Ditambah dengan rentang waktu penyelesaian yang relatif cukup singkat. Ragam potensi konflik akan muncul dan dihadapi MK. Mulai dari sengketa hasil pilpres, parpol maupun antarcaleg (DPR-DPD-DPRD). Bahkan akibat sistem proporsional terbuka, pertarungan itu bisa saja melibatkan caleg-caleg separpol. Tidak mudah bagi MK. Sebab dalam setiap fase ajudikasi di MK, pisau analisis sembilan hakim konstitusi tidak bisa hanya bersandar pada perhitungan secara kuantitatif, melainkan juga menggali fakta persidangan secara kualitatif.
Sengketa Pemilu
Dalam memahami sengketa pemilu, cetak biru Undang-Undang Pemilu (UU Nomor 7 Tahun 2017) menginginkan adanya saluran pembagian sengketa terhadap proses pemilu dan sengketa terhadap hasil pemilu. Bahkan, pembentuk undang-undang tampaknya menginginkan lembaga pengawas pemilu dibuat secara berlapis. Kristalisasi dari keinginan itu kemudian melahirkan lembaga ajudikasi yang cukup kompleks dan beragam.

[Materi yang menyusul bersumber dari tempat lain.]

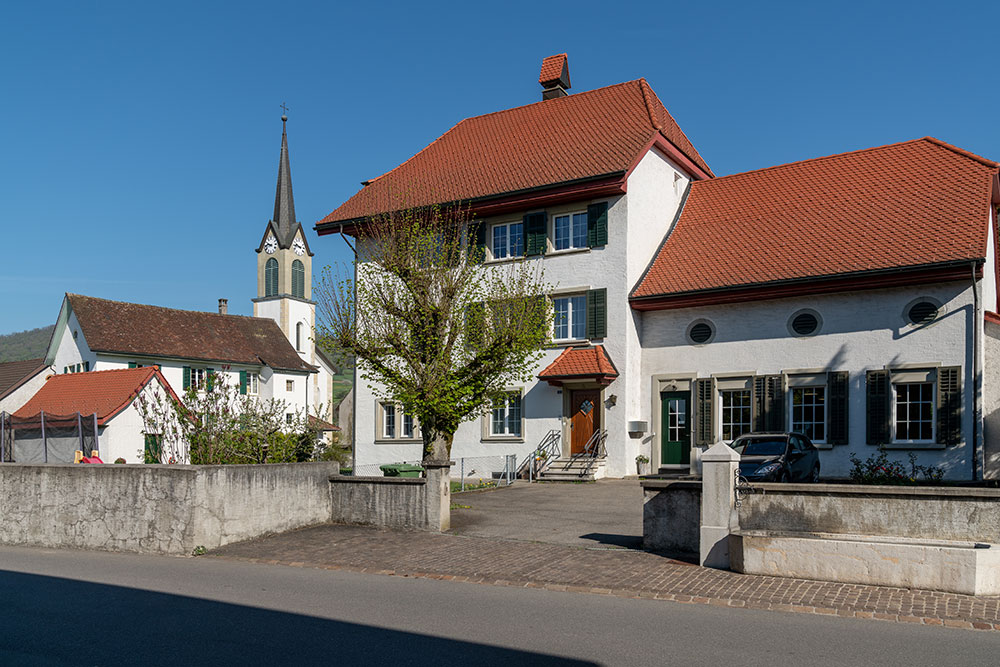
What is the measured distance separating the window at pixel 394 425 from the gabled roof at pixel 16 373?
76.0ft

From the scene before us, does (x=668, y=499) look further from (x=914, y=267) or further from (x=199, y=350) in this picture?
(x=199, y=350)

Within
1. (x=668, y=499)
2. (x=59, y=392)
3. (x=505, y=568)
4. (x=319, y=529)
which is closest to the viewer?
(x=505, y=568)

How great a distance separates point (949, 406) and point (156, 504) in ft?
56.0

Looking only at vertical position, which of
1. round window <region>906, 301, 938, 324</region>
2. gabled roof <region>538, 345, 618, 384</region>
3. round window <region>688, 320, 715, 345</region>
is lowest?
gabled roof <region>538, 345, 618, 384</region>

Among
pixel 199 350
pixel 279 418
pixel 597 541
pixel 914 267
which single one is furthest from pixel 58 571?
pixel 199 350

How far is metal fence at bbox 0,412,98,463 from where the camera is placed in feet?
85.4

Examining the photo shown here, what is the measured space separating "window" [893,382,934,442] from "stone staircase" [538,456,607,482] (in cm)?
750

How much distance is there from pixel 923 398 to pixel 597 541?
1183 centimetres

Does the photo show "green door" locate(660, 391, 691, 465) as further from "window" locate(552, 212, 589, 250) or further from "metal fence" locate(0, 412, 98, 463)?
"metal fence" locate(0, 412, 98, 463)

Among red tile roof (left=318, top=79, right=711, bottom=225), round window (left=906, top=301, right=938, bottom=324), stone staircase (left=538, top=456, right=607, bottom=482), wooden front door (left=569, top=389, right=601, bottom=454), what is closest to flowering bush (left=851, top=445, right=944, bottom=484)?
round window (left=906, top=301, right=938, bottom=324)

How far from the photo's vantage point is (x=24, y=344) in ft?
563

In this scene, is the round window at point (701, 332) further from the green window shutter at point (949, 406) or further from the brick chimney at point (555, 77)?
the brick chimney at point (555, 77)

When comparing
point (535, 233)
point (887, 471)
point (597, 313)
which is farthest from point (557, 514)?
point (535, 233)

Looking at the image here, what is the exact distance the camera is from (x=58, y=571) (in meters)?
11.8
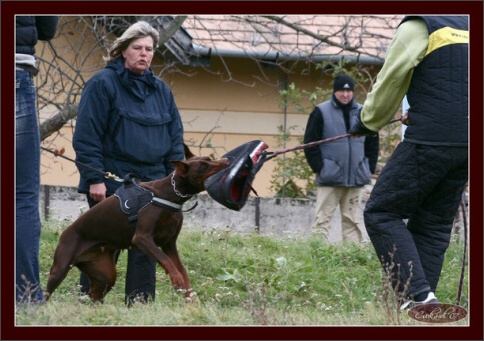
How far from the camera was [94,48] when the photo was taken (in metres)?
13.0

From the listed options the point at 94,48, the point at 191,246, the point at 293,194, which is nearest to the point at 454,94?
the point at 191,246

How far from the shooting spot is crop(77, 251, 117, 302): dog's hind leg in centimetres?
745

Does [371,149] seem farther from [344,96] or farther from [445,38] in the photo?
[445,38]

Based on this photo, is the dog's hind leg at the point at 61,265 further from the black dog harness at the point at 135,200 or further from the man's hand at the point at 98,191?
the black dog harness at the point at 135,200

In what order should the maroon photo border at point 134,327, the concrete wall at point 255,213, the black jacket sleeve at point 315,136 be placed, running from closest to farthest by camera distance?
the maroon photo border at point 134,327, the black jacket sleeve at point 315,136, the concrete wall at point 255,213

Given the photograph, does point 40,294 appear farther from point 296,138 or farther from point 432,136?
point 296,138

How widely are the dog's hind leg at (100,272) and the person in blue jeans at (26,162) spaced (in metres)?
1.36

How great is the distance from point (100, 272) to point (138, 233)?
2.08 ft

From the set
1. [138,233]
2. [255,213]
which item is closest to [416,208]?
[138,233]

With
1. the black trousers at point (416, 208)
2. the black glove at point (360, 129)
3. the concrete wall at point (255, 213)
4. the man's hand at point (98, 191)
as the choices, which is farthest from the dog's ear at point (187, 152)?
the concrete wall at point (255, 213)

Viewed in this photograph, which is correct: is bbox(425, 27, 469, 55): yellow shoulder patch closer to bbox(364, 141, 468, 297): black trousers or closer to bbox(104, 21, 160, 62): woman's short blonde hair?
bbox(364, 141, 468, 297): black trousers

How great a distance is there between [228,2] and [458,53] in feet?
5.40

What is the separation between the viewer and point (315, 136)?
476 inches

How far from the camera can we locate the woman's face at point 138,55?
7598 millimetres
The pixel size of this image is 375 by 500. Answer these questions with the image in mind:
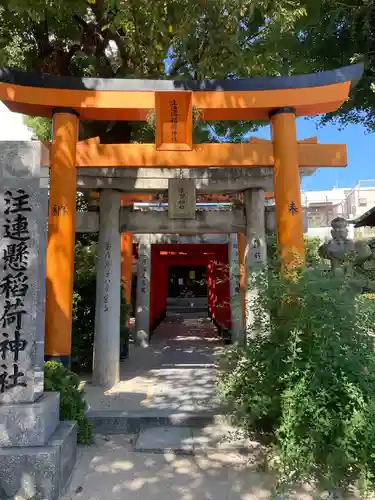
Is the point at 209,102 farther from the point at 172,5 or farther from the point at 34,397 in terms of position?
the point at 34,397

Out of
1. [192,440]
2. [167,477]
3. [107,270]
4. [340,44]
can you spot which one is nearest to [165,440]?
[192,440]

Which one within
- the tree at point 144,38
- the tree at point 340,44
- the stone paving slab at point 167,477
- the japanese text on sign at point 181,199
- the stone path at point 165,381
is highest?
the tree at point 340,44

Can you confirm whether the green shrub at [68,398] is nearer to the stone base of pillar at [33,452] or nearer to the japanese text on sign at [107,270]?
the stone base of pillar at [33,452]

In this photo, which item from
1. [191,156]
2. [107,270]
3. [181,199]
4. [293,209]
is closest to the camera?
[293,209]

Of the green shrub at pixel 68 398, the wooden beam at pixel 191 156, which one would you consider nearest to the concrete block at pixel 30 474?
the green shrub at pixel 68 398

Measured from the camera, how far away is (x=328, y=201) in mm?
37469

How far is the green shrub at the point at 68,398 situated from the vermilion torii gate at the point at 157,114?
1103 millimetres

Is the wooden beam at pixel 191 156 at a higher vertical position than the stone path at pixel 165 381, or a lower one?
higher

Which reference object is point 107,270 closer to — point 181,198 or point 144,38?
point 181,198

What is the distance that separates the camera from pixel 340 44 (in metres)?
8.77

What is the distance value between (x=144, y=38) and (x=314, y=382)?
534 centimetres

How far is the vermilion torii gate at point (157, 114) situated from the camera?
18.0 feet

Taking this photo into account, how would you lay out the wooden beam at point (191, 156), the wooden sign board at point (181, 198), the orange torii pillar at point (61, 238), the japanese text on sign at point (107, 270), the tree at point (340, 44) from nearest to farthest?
the orange torii pillar at point (61, 238)
the wooden beam at point (191, 156)
the japanese text on sign at point (107, 270)
the wooden sign board at point (181, 198)
the tree at point (340, 44)

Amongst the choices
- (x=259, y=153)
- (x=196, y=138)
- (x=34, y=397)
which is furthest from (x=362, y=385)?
(x=196, y=138)
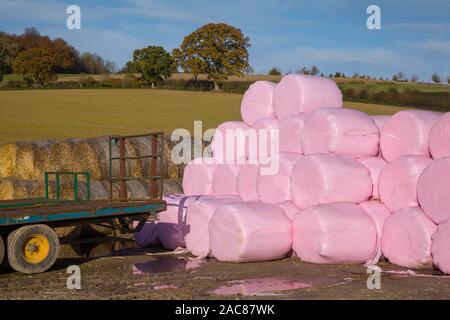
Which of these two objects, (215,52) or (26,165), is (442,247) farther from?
(215,52)

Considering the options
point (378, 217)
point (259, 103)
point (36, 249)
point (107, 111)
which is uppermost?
point (259, 103)

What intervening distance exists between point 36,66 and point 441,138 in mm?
49936

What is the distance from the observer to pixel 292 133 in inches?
428

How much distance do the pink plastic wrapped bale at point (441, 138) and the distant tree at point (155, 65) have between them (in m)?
47.3

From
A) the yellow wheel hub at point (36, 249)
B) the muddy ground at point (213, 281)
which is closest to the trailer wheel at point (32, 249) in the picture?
the yellow wheel hub at point (36, 249)

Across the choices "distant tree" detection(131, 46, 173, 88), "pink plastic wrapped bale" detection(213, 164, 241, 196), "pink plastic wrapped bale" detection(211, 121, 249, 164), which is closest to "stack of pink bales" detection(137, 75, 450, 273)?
"pink plastic wrapped bale" detection(213, 164, 241, 196)

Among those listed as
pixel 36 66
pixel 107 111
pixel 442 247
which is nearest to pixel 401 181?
pixel 442 247

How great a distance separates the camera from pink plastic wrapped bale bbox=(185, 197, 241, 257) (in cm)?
1064

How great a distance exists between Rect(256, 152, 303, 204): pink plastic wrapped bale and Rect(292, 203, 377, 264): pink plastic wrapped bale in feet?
2.54

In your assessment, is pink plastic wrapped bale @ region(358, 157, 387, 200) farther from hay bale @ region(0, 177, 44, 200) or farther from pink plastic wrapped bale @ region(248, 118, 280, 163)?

Penulis menyatakan cukup kompleks karena tiap pelanggaran pemilu memiliki kanal sendiri-sendiri dalam penyelesaian sengketanya. Sengketa proses pemilu dilakukan dalam proses tahapan pemilu sebelum hasil pemilu ditetapkan. Dalam tahap ini sengketa bisa meliputi tindak pidana pemilu, pelanggaran administratif sampai dengan pelanggaran etika dan profesionalitas penyelenggara pemilu.
Saluran ajudikasi pun dibuat secara beragam. Pelanggaran pidana pemilu diselesaikan melalui badan peradilan umum, pelanggaran administratif diselesaikan oleh Bawaslu hingga dimungkinkan bermuara pada Pengadilan Tata Usaha Negara (PTUN), dan kemudian ajudikasi lapis ketiga (terluar), yakni Dewan Kehormatan Penyelenggara Pemilihan Umum (DKPP), yang menangani pelanggaran etika penyelenggara pemilu. Berbeda halnya dengan sengketa hasil pemilu. MK akan menjadi fasilitator tunggal untuk mengadili sengketa yang lahir atas penetapan hasil pemenang pemilu oleh KPU.
Bukan Kalkulator
Kembali pada peran MK dalam menangani sengketa hasil pemilu. Sebenarnya dengan adanya pemisahan rezim “sengketa proses” dan “sengketa hasil”, hal itu justru berpotensi menjadikan MK hanya sebagai pengadil kuantitatif. Tak ubahnya seperti cara kerja kalkulator dengan menghitung jumlah dan selisih suara yang disengketakan.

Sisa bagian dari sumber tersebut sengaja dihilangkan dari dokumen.